Про Алексея Варламова критик Владимир Бондаренко как-то пошутил, что «Молодая гвардия» уворовала у русской литературы отличного реалиста, настоящего художника», имея в виду его многочисленные исследования в серии «Жизнь замечательных людей», в какой-то момент заменившие писателю его художественную прозу. Однако заменили, как с радостью выяснилось для его читателей, не насовсем: в конце весны увидел свет новый роман Варламова «Душа моя Павел», в котором, по словам критиков, писатель «остается над схваткой», говоря о крахе СССР и смотря на проблему «глазами Соломона». О том, почему ректор Литературного института никогда не вернется к серии «ЖЗЛ», через какие тернии пролегал путь недавнего главреда «Литературной учебы» и о реформах в Литинституте Алексей Варламов рассказал в интервью «Учительской газете»
- Алексей Николаевич, с 2016 года вы занимаете пост ректора Литературного института. Как проходит ваш день? Каковы первостепенные обязанности?
- День на день не приходится. Практически всегда большая почта, документы, встречи, но главное - люди, которые приходят к тебе со своими проблемами, и я стараюсь им помочь. Студенты, абитуриенты, преподаватели, сотрудники. Еще довольно часто обращаются люди с самыми неожиданными фантастическими проектами - переместить памятник Пушкину, издать роман неизвестного гениального автора, написать в Кремль Путину, помочь с публикацией своих стихов и пр. Очень много времени и сил отнимают вопросы, связанные со строительством, ремонтом. И усадьбы, и общежития. Еще в последнее время - прямо болезнь какая-то - развелось энное количество кляузников, которые жалуются в серьезные инстанции, и от них тоже приходится отбиваться.
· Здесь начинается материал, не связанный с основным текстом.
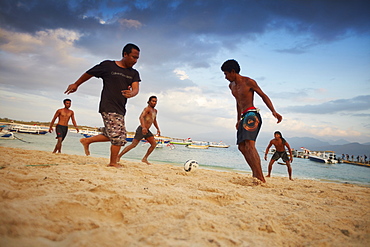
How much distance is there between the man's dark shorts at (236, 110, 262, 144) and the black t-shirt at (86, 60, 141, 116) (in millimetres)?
2453

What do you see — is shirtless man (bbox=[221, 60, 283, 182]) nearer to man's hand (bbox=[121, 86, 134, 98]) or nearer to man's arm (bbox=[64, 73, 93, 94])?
man's hand (bbox=[121, 86, 134, 98])

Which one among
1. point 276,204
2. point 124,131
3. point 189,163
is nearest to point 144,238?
point 276,204

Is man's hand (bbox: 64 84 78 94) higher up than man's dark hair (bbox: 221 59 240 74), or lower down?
lower down

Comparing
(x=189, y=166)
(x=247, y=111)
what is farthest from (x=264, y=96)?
(x=189, y=166)

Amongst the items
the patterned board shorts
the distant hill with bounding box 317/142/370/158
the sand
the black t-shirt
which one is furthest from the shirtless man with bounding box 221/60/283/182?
the distant hill with bounding box 317/142/370/158

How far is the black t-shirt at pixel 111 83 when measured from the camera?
3.90 meters

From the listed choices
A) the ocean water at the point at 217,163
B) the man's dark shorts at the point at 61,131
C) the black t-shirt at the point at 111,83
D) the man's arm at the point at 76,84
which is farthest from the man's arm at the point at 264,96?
the man's dark shorts at the point at 61,131

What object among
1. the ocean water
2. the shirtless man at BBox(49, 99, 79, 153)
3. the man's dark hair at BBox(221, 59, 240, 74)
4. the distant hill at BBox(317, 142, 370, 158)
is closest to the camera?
the man's dark hair at BBox(221, 59, 240, 74)

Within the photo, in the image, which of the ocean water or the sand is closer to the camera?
the sand

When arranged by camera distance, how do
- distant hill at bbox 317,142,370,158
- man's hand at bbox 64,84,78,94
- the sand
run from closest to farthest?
the sand < man's hand at bbox 64,84,78,94 < distant hill at bbox 317,142,370,158

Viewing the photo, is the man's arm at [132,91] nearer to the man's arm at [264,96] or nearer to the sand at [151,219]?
the sand at [151,219]

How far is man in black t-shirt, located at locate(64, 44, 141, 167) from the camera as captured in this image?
3.90 metres

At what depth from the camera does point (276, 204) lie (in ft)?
7.25

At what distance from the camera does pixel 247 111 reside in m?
4.03
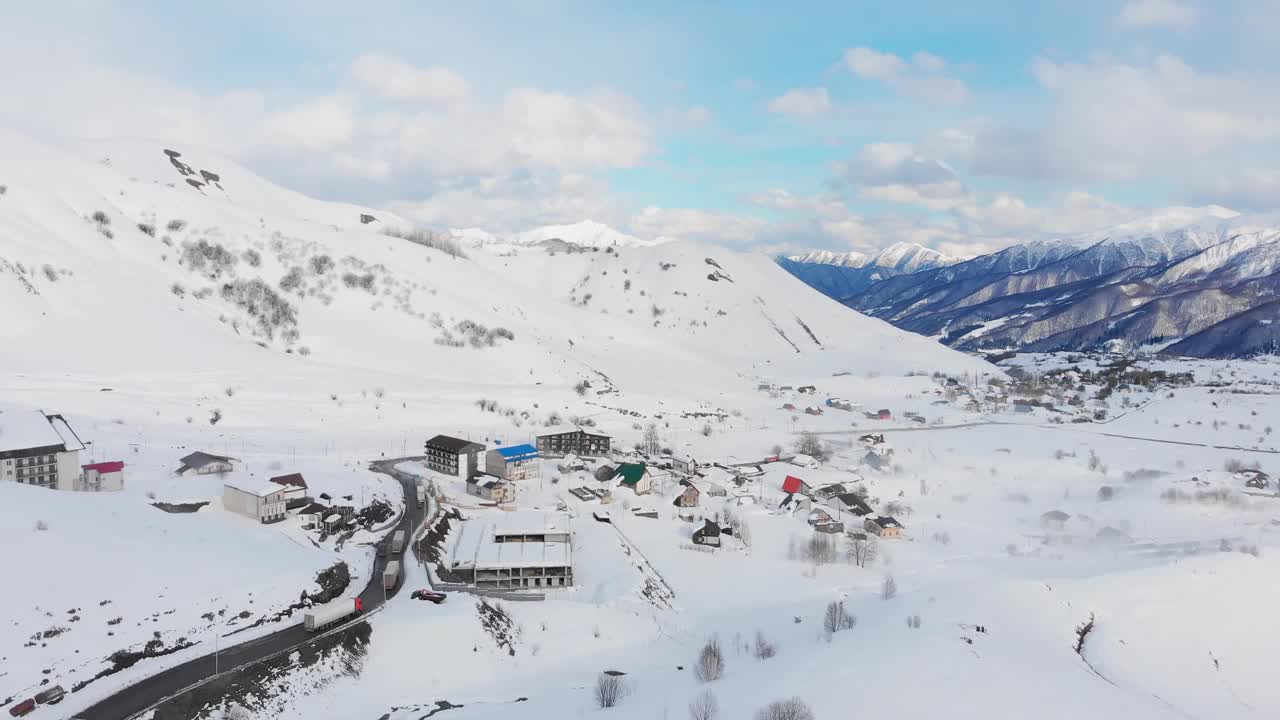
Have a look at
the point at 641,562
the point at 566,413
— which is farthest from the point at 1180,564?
the point at 566,413

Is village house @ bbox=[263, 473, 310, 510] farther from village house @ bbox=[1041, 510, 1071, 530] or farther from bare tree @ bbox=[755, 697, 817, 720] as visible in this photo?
village house @ bbox=[1041, 510, 1071, 530]

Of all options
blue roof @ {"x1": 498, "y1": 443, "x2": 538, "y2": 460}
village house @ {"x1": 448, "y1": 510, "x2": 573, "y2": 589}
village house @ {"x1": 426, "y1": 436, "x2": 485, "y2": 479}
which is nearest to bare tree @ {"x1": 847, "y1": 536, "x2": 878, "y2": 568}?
village house @ {"x1": 448, "y1": 510, "x2": 573, "y2": 589}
- Для чего вам вообще нужен был этот пост, наверное, «отрывающий» у вас как у писателя свободное время, а возможно, и вдохновение?
- Спорный вопрос, «отрывает» этот пост вдохновение или дает его. Во всяком случае жизненного материала, новых ситуаций, людей, встреч, конфликтов, интриг, низостей и благородства я узнал за это время столько, сколько за всю жизнь не знал. Литинститут - это тоже роман.
- Некоторое время назад мы наблюдали ваш «роман» с журналом «Литературная учеба», когда вы были на посту его главного редактора. Что работа в нем дала вам как редактору, а что - как писателю?
- Это была очень интересная работа. Жаль, что мне пришлось ее оставить, быть одновременно ректором и главным редактором оказалось выше моих сил. Но оказаться с этой стороны баррикад, посмотреть на литературу не глазами автора, которому важнее всего его текст, его имя, а глазами издателя, который радуется чужой удаче, как своей, - это очень полезная штука.
- Почему журнал закрылся - по причинам экономическим или в силу ненужности предприятия на фоне множества изданий?
- Лучше спросить об этом тех, кто этот журнал закрыл, ну или, по крайней мере, того, кто на тот момент его возглавлял. Я оставил «Литучебу» в феврале 2016‑го, а последний номер вышел в декабре того же года. Думаю, там много было разных факторов. Но в истории «Литучебы» такое уже бывало: журнал закрывали, а потом его издание несколько лет спустя было возобновлено. Верю, что и сейчас так случится.
- На посту главреда «Литучебы» вы сменили Максима Лаврентьева, который и вывел издание в cферу внимания литературной среды в 2008‑2011 гг. Какие изменения претерпел журнал в годы вашего редакторства?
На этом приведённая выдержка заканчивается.